> **Task details**: Rewrite every line of the records below, switching each "sand" to "beach" and leaving everything else unchanged.

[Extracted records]
☆ ☆ ☆ ☆ ☆

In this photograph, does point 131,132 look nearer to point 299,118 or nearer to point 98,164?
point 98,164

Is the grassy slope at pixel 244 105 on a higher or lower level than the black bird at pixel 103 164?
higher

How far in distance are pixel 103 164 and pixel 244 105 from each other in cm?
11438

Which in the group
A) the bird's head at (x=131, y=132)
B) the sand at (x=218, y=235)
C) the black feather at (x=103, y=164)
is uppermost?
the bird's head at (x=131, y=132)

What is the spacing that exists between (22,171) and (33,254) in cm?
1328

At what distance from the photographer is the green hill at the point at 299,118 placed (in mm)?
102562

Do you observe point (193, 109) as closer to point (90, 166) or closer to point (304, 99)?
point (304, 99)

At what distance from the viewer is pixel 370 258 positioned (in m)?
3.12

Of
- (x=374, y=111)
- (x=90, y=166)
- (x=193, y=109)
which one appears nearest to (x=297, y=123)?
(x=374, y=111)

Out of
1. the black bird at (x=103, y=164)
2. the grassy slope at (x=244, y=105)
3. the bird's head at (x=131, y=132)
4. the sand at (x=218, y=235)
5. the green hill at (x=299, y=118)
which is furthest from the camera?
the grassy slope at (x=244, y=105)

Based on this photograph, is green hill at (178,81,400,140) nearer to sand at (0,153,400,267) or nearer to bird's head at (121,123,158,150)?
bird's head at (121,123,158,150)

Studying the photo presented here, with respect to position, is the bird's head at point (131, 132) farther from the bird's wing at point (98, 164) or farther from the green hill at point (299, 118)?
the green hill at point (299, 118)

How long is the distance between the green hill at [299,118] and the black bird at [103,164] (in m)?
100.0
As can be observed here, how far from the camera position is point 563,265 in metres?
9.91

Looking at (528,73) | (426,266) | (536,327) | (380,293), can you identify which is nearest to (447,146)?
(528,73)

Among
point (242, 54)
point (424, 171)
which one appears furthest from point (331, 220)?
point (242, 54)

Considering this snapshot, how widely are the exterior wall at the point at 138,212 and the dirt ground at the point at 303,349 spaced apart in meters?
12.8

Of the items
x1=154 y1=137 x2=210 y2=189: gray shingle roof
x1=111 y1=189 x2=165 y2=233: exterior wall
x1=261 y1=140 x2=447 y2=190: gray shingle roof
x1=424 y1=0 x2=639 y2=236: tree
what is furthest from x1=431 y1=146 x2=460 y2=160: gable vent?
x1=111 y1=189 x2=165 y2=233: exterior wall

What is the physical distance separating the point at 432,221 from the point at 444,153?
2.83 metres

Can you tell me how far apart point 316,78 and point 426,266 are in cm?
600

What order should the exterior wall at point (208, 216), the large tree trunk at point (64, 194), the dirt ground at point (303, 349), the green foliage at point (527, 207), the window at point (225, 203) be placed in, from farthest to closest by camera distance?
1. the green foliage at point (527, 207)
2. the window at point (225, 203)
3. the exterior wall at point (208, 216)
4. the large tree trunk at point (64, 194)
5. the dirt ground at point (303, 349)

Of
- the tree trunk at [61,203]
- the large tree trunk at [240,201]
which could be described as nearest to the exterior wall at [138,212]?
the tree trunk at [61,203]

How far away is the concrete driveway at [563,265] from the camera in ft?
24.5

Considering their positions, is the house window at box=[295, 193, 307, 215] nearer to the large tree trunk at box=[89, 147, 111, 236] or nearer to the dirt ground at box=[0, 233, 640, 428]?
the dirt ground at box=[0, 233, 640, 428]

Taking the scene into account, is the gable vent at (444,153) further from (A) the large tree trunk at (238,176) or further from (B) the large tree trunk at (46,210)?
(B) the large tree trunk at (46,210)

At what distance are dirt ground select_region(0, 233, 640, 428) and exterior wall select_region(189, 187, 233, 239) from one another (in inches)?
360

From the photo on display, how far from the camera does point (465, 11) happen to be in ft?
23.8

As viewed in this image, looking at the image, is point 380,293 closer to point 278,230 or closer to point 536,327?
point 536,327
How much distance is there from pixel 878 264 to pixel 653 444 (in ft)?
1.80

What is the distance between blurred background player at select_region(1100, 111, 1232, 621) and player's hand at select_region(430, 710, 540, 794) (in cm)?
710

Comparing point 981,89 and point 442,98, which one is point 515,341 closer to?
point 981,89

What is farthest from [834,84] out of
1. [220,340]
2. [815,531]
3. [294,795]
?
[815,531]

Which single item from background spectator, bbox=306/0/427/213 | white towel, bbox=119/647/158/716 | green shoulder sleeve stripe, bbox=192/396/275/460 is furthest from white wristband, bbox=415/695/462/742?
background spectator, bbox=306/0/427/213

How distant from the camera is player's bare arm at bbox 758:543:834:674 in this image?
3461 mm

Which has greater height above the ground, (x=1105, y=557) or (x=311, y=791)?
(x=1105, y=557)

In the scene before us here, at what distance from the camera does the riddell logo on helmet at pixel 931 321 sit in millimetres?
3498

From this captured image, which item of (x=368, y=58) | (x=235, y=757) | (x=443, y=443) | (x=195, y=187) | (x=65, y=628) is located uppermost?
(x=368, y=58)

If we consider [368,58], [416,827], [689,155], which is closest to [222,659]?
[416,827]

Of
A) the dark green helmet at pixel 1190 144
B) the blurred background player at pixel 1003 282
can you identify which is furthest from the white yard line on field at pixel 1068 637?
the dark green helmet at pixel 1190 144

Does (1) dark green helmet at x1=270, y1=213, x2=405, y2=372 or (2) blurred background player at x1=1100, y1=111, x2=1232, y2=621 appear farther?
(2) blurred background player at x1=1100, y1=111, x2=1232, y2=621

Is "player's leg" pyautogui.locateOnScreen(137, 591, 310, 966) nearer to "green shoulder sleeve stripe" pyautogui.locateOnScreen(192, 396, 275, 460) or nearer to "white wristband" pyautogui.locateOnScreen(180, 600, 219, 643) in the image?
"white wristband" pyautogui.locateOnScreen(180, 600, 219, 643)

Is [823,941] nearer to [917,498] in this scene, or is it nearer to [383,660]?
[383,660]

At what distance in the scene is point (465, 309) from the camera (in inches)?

☆ ☆ ☆ ☆ ☆

> **Exercise answer**:
In this photograph, does point 131,132 look nearer to point 299,118 or nearer to point 98,164?
point 98,164

Is the grassy slope at pixel 244 105 on a higher or lower level than the black bird at pixel 103 164?
higher

How far in distance are pixel 103 164 and pixel 244 105 from each other in cm?
11438

Which in the group
A) the bird's head at (x=131, y=132)
B) the beach at (x=218, y=235)
C) the black feather at (x=103, y=164)
is uppermost?
the bird's head at (x=131, y=132)

What is the spacing that exists between (22,171) and (33,254) in cm?
1328

At what distance from the photographer is the green hill at the point at 299,118 placed (in mm)?
102562

Do you observe point (193, 109) as closer to point (90, 166) or closer to point (304, 99)?
point (304, 99)

At what distance from the viewer is pixel 370 258 positioned (in m)?
3.12

Of
- (x=374, y=111)
- (x=90, y=166)
- (x=193, y=109)
which one appears nearest to (x=297, y=123)?
(x=374, y=111)

Out of
1. the black bird at (x=103, y=164)
2. the grassy slope at (x=244, y=105)
3. the bird's head at (x=131, y=132)
4. the beach at (x=218, y=235)
5. the green hill at (x=299, y=118)
which is furthest from the camera?
the grassy slope at (x=244, y=105)

Based on this photograph, is green hill at (178,81,400,140) nearer to beach at (0,153,400,267) or nearer to bird's head at (121,123,158,150)?
bird's head at (121,123,158,150)

Studying the photo presented here, with respect to position, is the bird's head at point (131, 132) farther from the bird's wing at point (98, 164) or farther from the green hill at point (299, 118)?
the green hill at point (299, 118)

How long is the distance between the green hill at [299,118] and the black bird at [103,164] (in m)?
100.0
As can be observed here, how far from the camera position is point 563,265 in metres?
9.91

Looking at (528,73) | (426,266) | (536,327) | (380,293), can you identify which is nearest to (447,146)?
(528,73)

Among
point (242, 54)
point (424, 171)
which one appears furthest from point (331, 220)?
point (242, 54)

Considering this snapshot, how widely are the exterior wall at the point at 138,212 and the dirt ground at the point at 303,349 spaced apart in meters?
12.8

Of the items
x1=154 y1=137 x2=210 y2=189: gray shingle roof
x1=111 y1=189 x2=165 y2=233: exterior wall
x1=261 y1=140 x2=447 y2=190: gray shingle roof
x1=424 y1=0 x2=639 y2=236: tree
what is furthest from x1=431 y1=146 x2=460 y2=160: gable vent?
x1=111 y1=189 x2=165 y2=233: exterior wall

What is the physical distance separating the point at 432,221 from the point at 444,153?
2.83 metres

Can you tell me how far apart point 316,78 and point 426,266 are in cm?
600

What order should the exterior wall at point (208, 216), the large tree trunk at point (64, 194), the dirt ground at point (303, 349), the green foliage at point (527, 207), the window at point (225, 203) be placed in, from farthest to closest by camera distance?
1. the green foliage at point (527, 207)
2. the window at point (225, 203)
3. the exterior wall at point (208, 216)
4. the large tree trunk at point (64, 194)
5. the dirt ground at point (303, 349)

Of
- the tree trunk at [61,203]
- the large tree trunk at [240,201]
which could be described as nearest to the exterior wall at [138,212]?
the tree trunk at [61,203]

How far away is the concrete driveway at [563,265] from the camera in ft?
24.5

Considering their positions, is the house window at box=[295, 193, 307, 215] nearer to the large tree trunk at box=[89, 147, 111, 236] or nearer to the dirt ground at box=[0, 233, 640, 428]?
the dirt ground at box=[0, 233, 640, 428]

Taking the scene into account, is the gable vent at (444,153) further from (A) the large tree trunk at (238,176) or further from (B) the large tree trunk at (46,210)?
(B) the large tree trunk at (46,210)

At what distance are dirt ground select_region(0, 233, 640, 428) and exterior wall select_region(189, 187, 233, 239) from one another (in inches)?
360

From the photo on display, how far from the camera does point (465, 11) happen to be in ft?
23.8

As viewed in this image, looking at the image, is point 380,293 closer to point 278,230 or closer to point 536,327?
point 536,327
How much distance is there from pixel 878 264 to pixel 653 444 (in ft)?
1.80

What is the distance between blurred background player at select_region(1100, 111, 1232, 621) and player's hand at select_region(430, 710, 540, 794) (in cm)?
710

Comparing point 981,89 and point 442,98, which one is point 515,341 closer to?
point 981,89

What is farthest from [834,84] out of
1. [220,340]
2. [815,531]
3. [294,795]
?
[815,531]

Which single item from background spectator, bbox=306/0/427/213 | white towel, bbox=119/647/158/716 | green shoulder sleeve stripe, bbox=192/396/275/460 is furthest from white wristband, bbox=415/695/462/742?
background spectator, bbox=306/0/427/213

How distant from the camera is player's bare arm at bbox 758:543:834:674 in this image?
3461 mm

Which has greater height above the ground, (x=1105, y=557) or (x=311, y=791)?
(x=1105, y=557)

In the scene before us here, at what distance from the camera does the riddell logo on helmet at pixel 931 321 sit in millimetres?
3498

From this captured image, which item of (x=368, y=58) | (x=235, y=757) | (x=443, y=443) | (x=195, y=187) | (x=65, y=628) is located uppermost?
(x=368, y=58)

If we consider [368,58], [416,827], [689,155], which is closest to [222,659]?
[416,827]

Of
A) the dark green helmet at pixel 1190 144
B) the blurred background player at pixel 1003 282
can you identify which is furthest from the white yard line on field at pixel 1068 637?
the dark green helmet at pixel 1190 144

Does (1) dark green helmet at x1=270, y1=213, x2=405, y2=372 or (2) blurred background player at x1=1100, y1=111, x2=1232, y2=621 appear farther?
(2) blurred background player at x1=1100, y1=111, x2=1232, y2=621

Is "player's leg" pyautogui.locateOnScreen(137, 591, 310, 966) nearer to "green shoulder sleeve stripe" pyautogui.locateOnScreen(192, 396, 275, 460) or nearer to "white wristband" pyautogui.locateOnScreen(180, 600, 219, 643) in the image?
"white wristband" pyautogui.locateOnScreen(180, 600, 219, 643)

Is [823,941] nearer to [917,498] in this scene, or is it nearer to [383,660]?
[383,660]

At what distance in the scene is point (465, 309) from the camera (in inches)?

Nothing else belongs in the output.